Top of Records provided

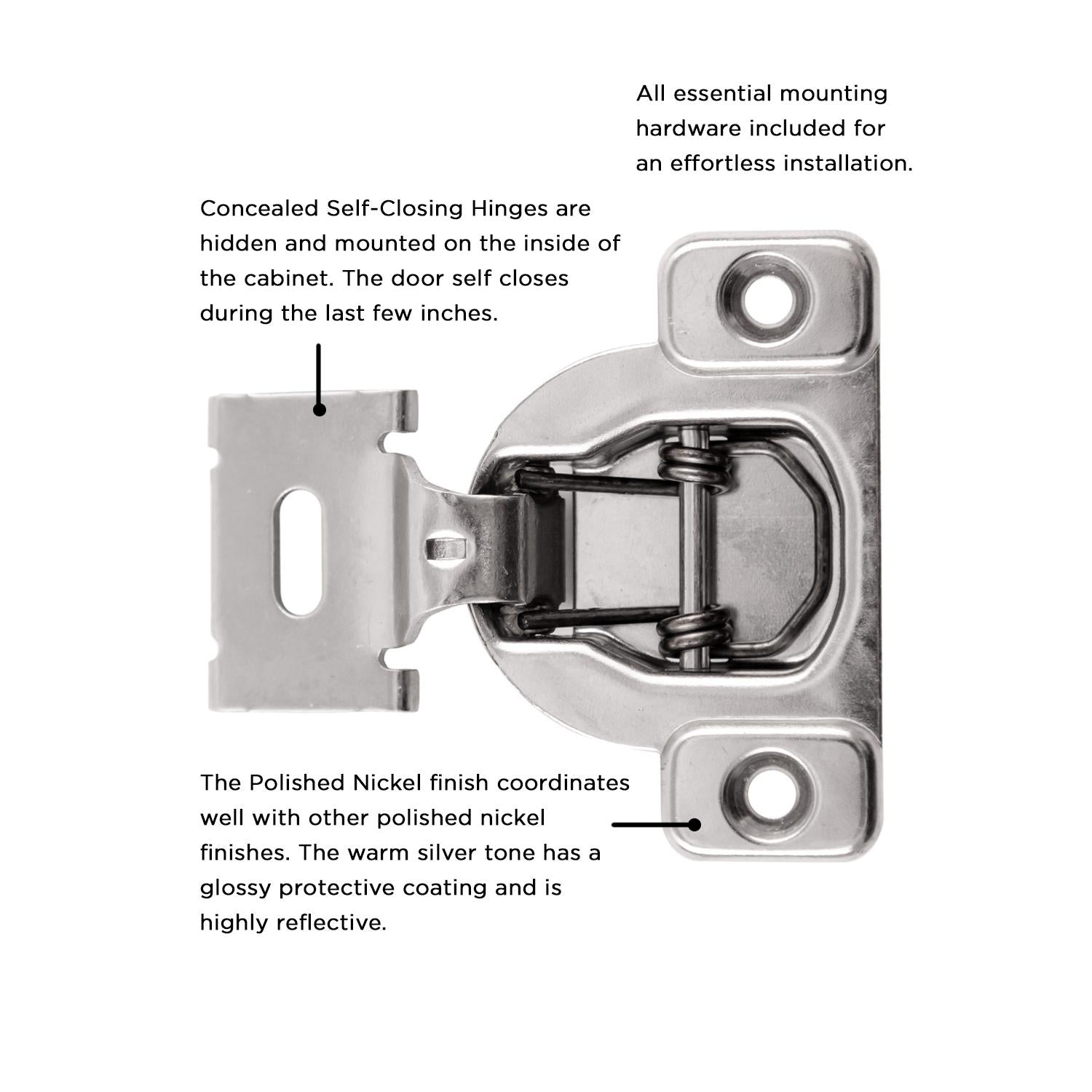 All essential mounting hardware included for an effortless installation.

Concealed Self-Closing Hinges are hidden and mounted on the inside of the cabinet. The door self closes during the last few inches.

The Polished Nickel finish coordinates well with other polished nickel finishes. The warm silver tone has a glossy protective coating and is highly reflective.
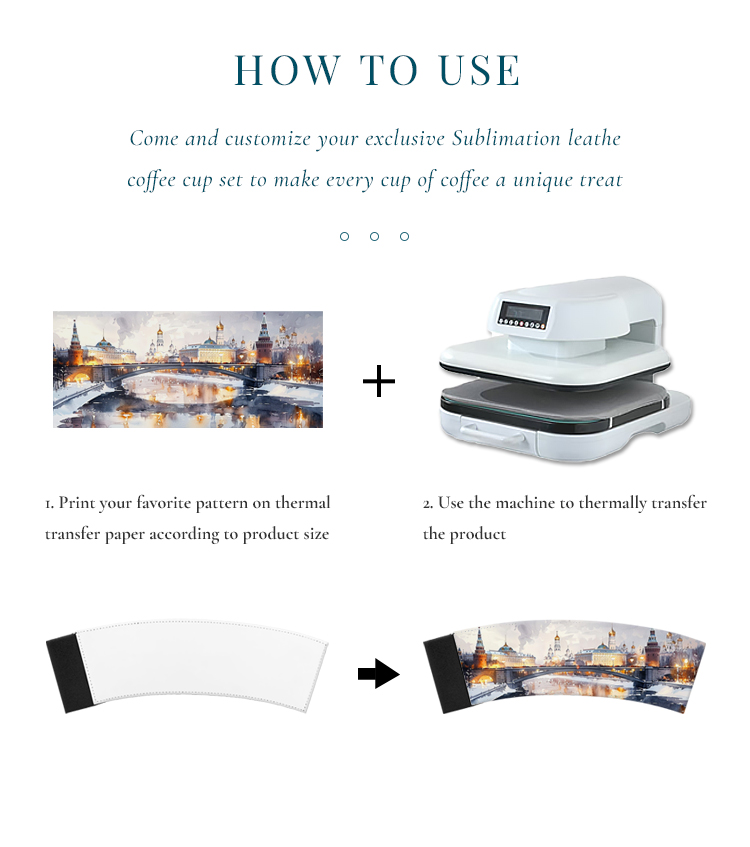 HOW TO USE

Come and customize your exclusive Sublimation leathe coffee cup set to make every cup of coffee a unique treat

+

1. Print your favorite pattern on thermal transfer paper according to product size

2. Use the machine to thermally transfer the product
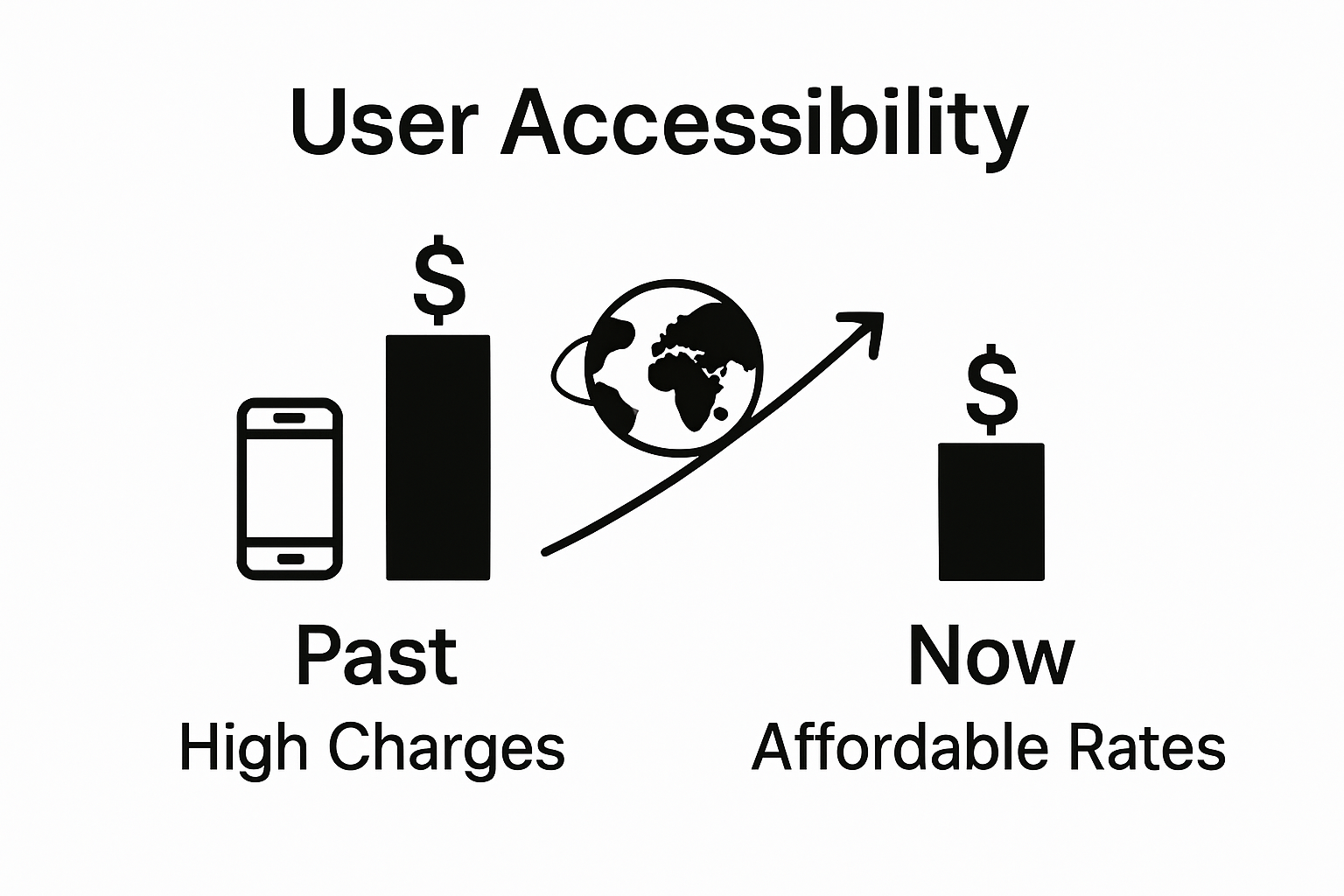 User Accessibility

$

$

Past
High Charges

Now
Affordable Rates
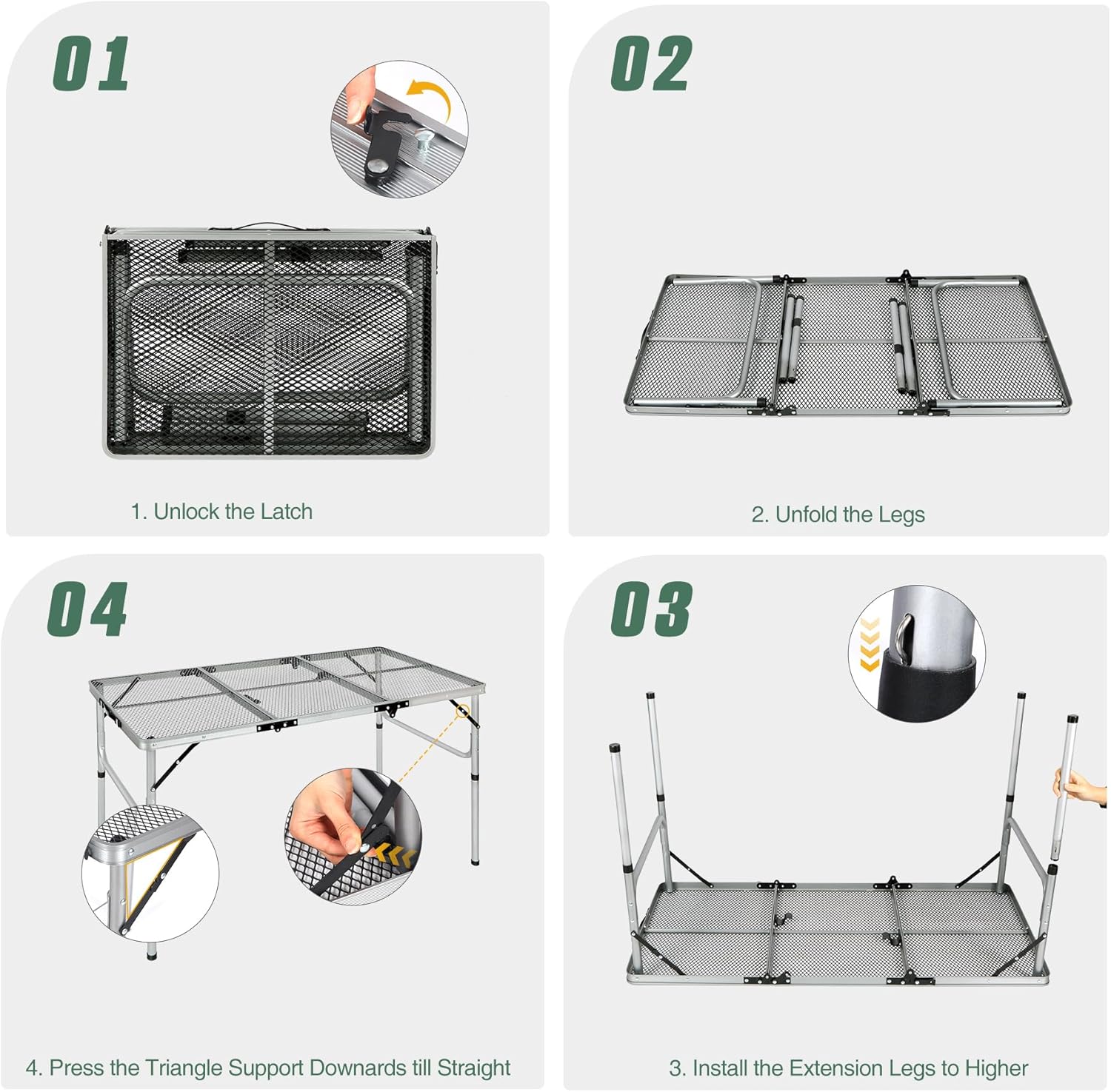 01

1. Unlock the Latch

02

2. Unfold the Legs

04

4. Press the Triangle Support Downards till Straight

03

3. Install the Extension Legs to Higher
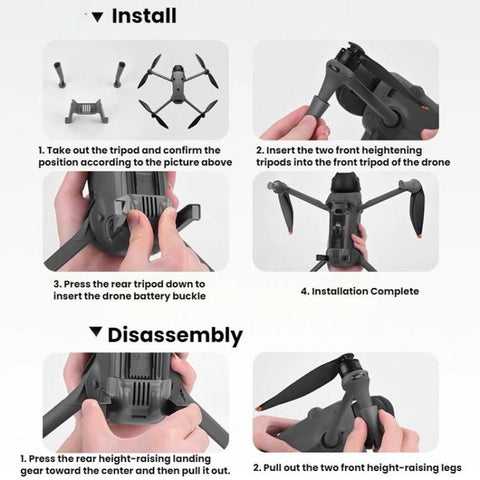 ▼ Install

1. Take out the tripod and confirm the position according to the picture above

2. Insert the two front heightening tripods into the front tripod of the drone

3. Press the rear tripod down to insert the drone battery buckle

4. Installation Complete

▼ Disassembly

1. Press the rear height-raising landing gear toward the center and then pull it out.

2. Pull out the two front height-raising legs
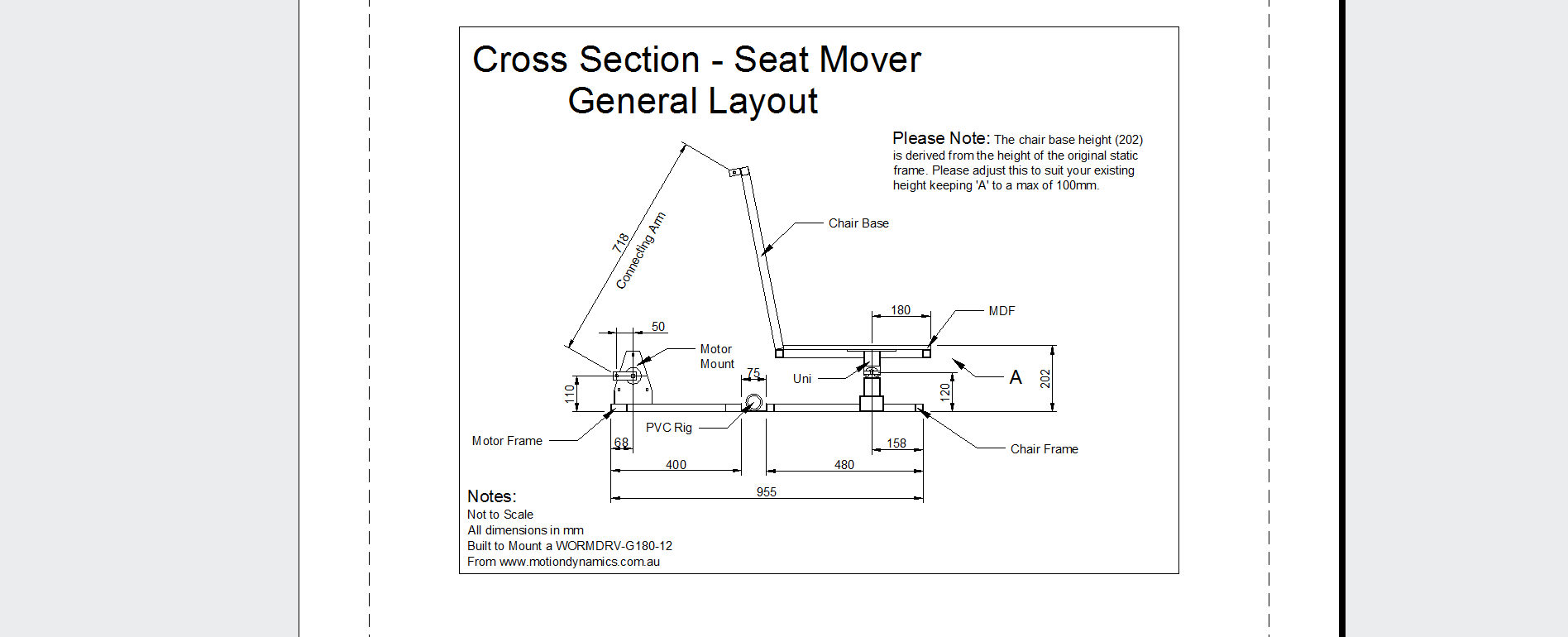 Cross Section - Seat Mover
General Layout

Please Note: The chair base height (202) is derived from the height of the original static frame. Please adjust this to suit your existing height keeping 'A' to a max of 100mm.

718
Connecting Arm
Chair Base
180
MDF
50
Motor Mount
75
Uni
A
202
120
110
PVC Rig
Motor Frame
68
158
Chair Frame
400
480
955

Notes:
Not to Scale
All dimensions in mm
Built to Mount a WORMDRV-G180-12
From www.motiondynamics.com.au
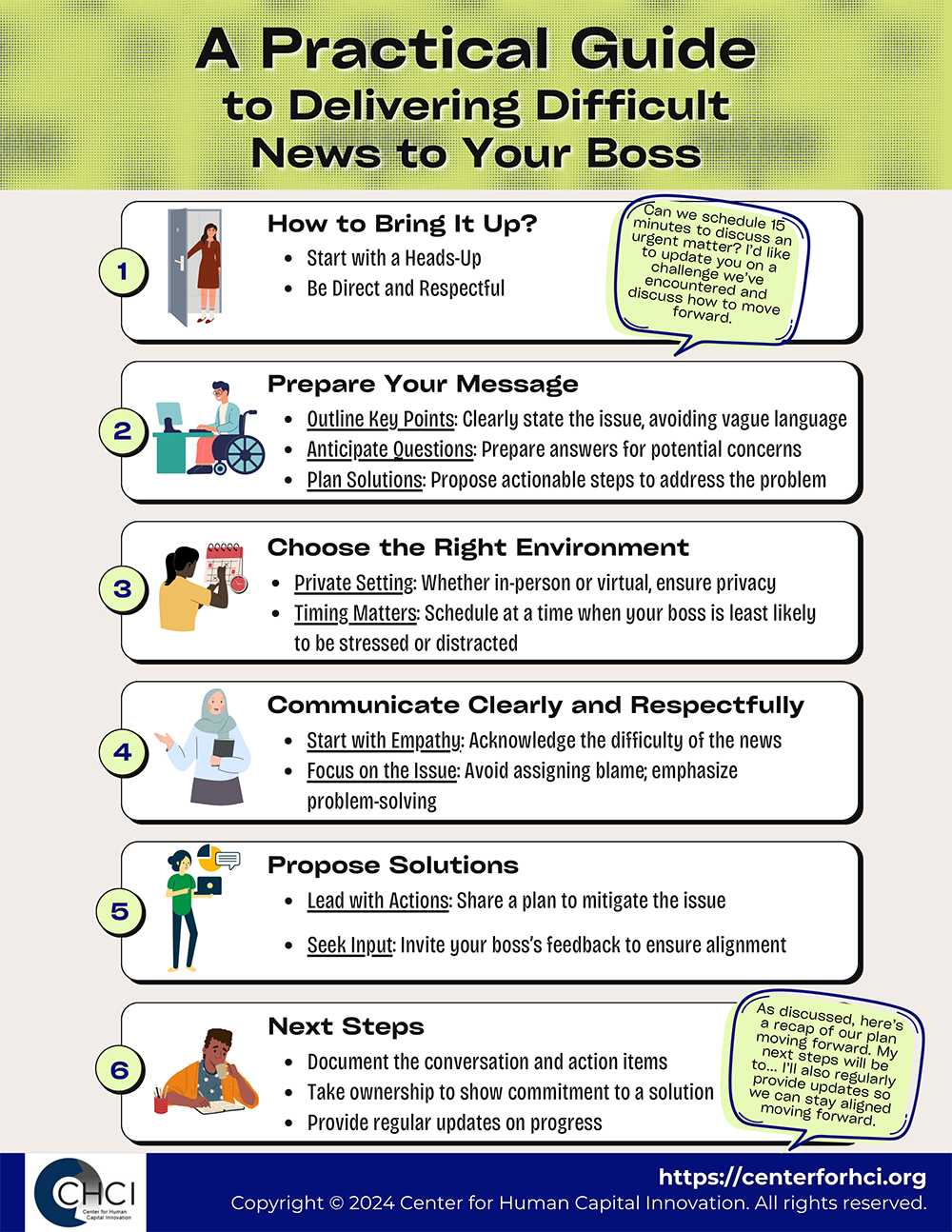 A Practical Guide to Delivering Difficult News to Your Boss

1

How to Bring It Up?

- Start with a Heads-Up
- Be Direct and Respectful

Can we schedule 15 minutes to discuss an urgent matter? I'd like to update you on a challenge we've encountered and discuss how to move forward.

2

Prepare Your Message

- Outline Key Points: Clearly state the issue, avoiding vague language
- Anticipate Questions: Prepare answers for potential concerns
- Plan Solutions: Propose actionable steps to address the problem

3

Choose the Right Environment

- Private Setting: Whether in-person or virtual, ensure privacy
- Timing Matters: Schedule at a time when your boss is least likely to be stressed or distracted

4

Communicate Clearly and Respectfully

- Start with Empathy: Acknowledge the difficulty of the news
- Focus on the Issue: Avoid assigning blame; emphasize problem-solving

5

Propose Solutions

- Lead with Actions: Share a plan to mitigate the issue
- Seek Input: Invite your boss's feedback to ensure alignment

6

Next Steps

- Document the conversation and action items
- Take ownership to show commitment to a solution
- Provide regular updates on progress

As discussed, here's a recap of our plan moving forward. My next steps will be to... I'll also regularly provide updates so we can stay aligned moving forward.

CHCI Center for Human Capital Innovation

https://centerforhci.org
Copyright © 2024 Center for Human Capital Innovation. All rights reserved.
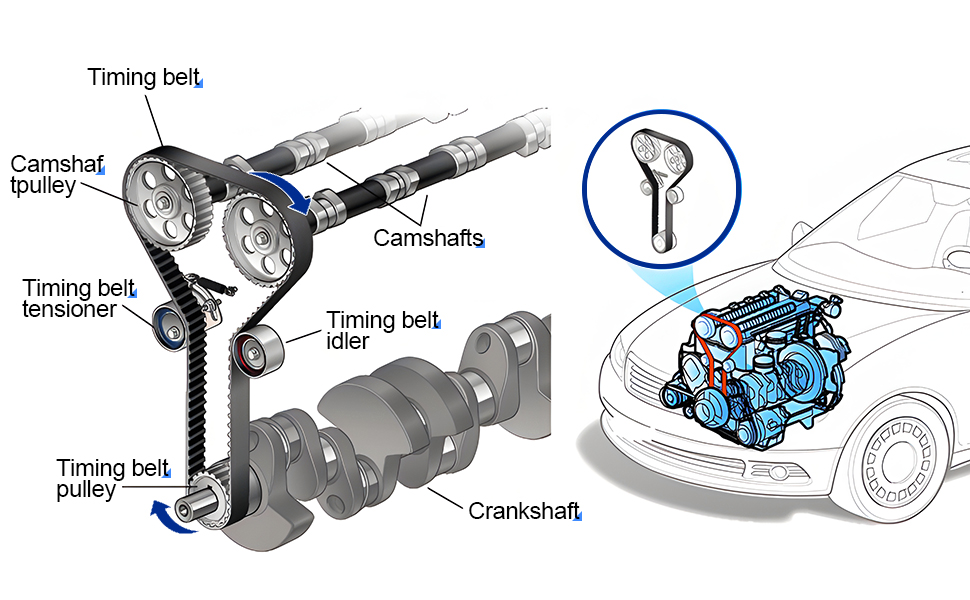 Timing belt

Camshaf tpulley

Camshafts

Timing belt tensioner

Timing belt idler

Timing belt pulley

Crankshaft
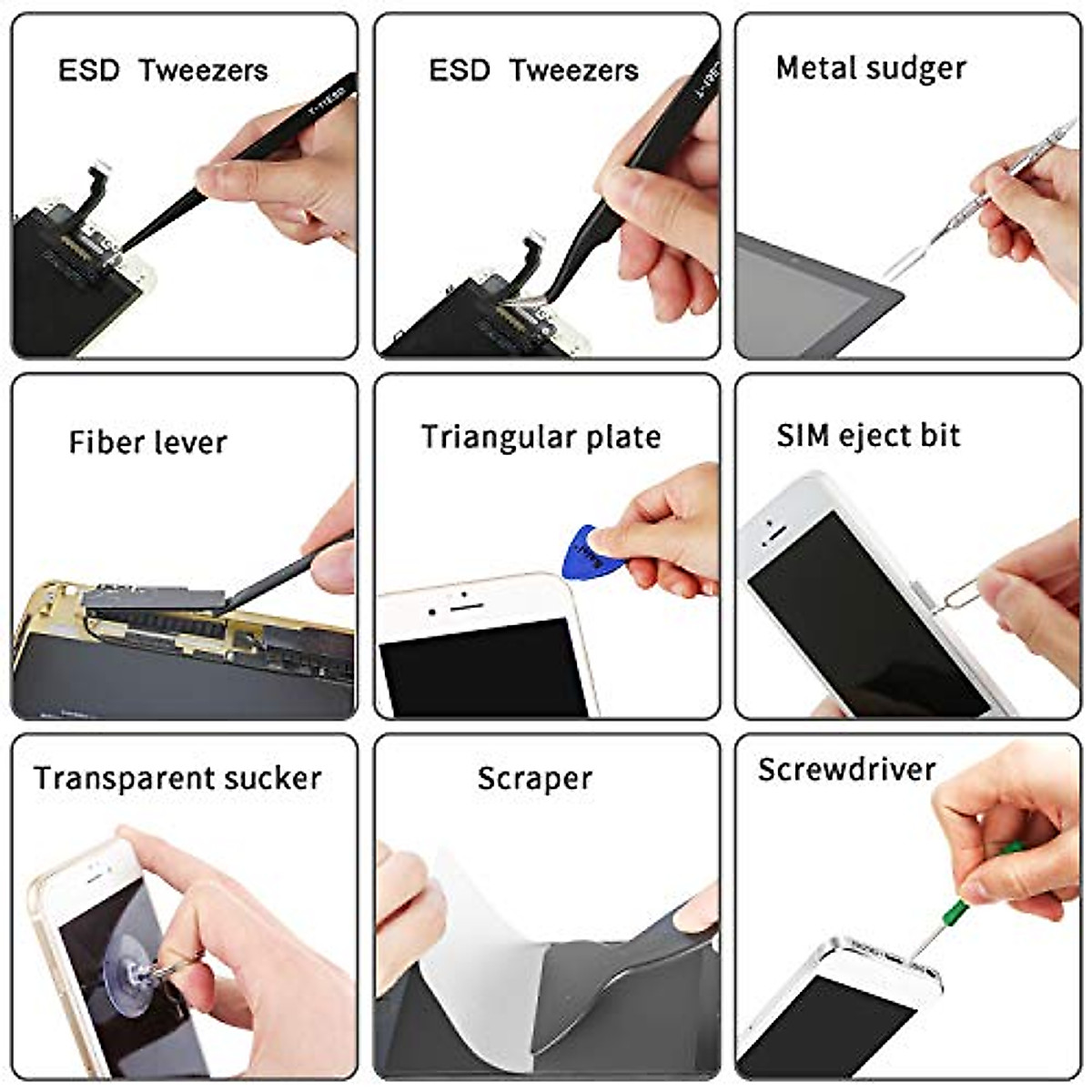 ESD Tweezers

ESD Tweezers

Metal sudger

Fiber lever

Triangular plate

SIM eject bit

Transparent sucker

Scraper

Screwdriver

Bottom of Records provided

• [What you should do]:
Only the pictures are to be dropped; the rest of the material above must be duplicated exactly.

• [Exercise output]:
 All essential mounting hardware included for an effortless installation.

Concealed Self-Closing Hinges are hidden and mounted on the inside of the cabinet. The door self closes during the last few inches.

The Polished Nickel finish coordinates well with other polished nickel finishes. The warm silver tone has a glossy protective coating and is highly reflective.
 HOW TO USE

Come and customize your exclusive Sublimation leathe coffee cup set to make every cup of coffee a unique treat

+

1. Print your favorite pattern on thermal transfer paper according to product size

2. Use the machine to thermally transfer the product
 User Accessibility

$

$

Past
High Charges

Now
Affordable Rates
 01

1. Unlock the Latch

02

2. Unfold the Legs

04

4. Press the Triangle Support Downards till Straight

03

3. Install the Extension Legs to Higher
 ▼ Install

1. Take out the tripod and confirm the position according to the picture above

2. Insert the two front heightening tripods into the front tripod of the drone

3. Press the rear tripod down to insert the drone battery buckle

4. Installation Complete

▼ Disassembly

1. Press the rear height-raising landing gear toward the center and then pull it out.

2. Pull out the two front height-raising legs
 Cross Section - Seat Mover
General Layout

Please Note: The chair base height (202) is derived from the height of the original static frame. Please adjust this to suit your existing height keeping 'A' to a max of 100mm.

718
Connecting Arm
Chair Base
180
MDF
50
Motor Mount
75
Uni
A
202
120
110
PVC Rig
Motor Frame
68
158
Chair Frame
400
480
955

Notes:
Not to Scale
All dimensions in mm
Built to Mount a WORMDRV-G180-12
From www.motiondynamics.com.au
 A Practical Guide to Delivering Difficult News to Your Boss

1

How to Bring It Up?

- Start with a Heads-Up
- Be Direct and Respectful

Can we schedule 15 minutes to discuss an urgent matter? I'd like to update you on a challenge we've encountered and discuss how to move forward.

2

Prepare Your Message

- Outline Key Points: Clearly state the issue, avoiding vague language
- Anticipate Questions: Prepare answers for potential concerns
- Plan Solutions: Propose actionable steps to address the problem

3

Choose the Right Environment

- Private Setting: Whether in-person or virtual, ensure privacy
- Timing Matters: Schedule at a time when your boss is least likely to be stressed or distracted

4

Communicate Clearly and Respectfully

- Start with Empathy: Acknowledge the difficulty of the news
- Focus on the Issue: Avoid assigning blame; emphasize problem-solving

5

Propose Solutions

- Lead with Actions: Share a plan to mitigate the issue
- Seek Input: Invite your boss's feedback to ensure alignment

6

Next Steps

- Document the conversation and action items
- Take ownership to show commitment to a solution
- Provide regular updates on progress

As discussed, here's a recap of our plan moving forward. My next steps will be to... I'll also regularly provide updates so we can stay aligned moving forward.

CHCI Center for Human Capital Innovation

https://centerforhci.org
Copyright © 2024 Center for Human Capital Innovation. All rights reserved.
 Timing belt

Camshaf tpulley

Camshafts

Timing belt tensioner

Timing belt idler

Timing belt pulley

Crankshaft
 ESD Tweezers

ESD Tweezers

Metal sudger

Fiber lever

Triangular plate

SIM eject bit

Transparent sucker

Scraper

Screwdriver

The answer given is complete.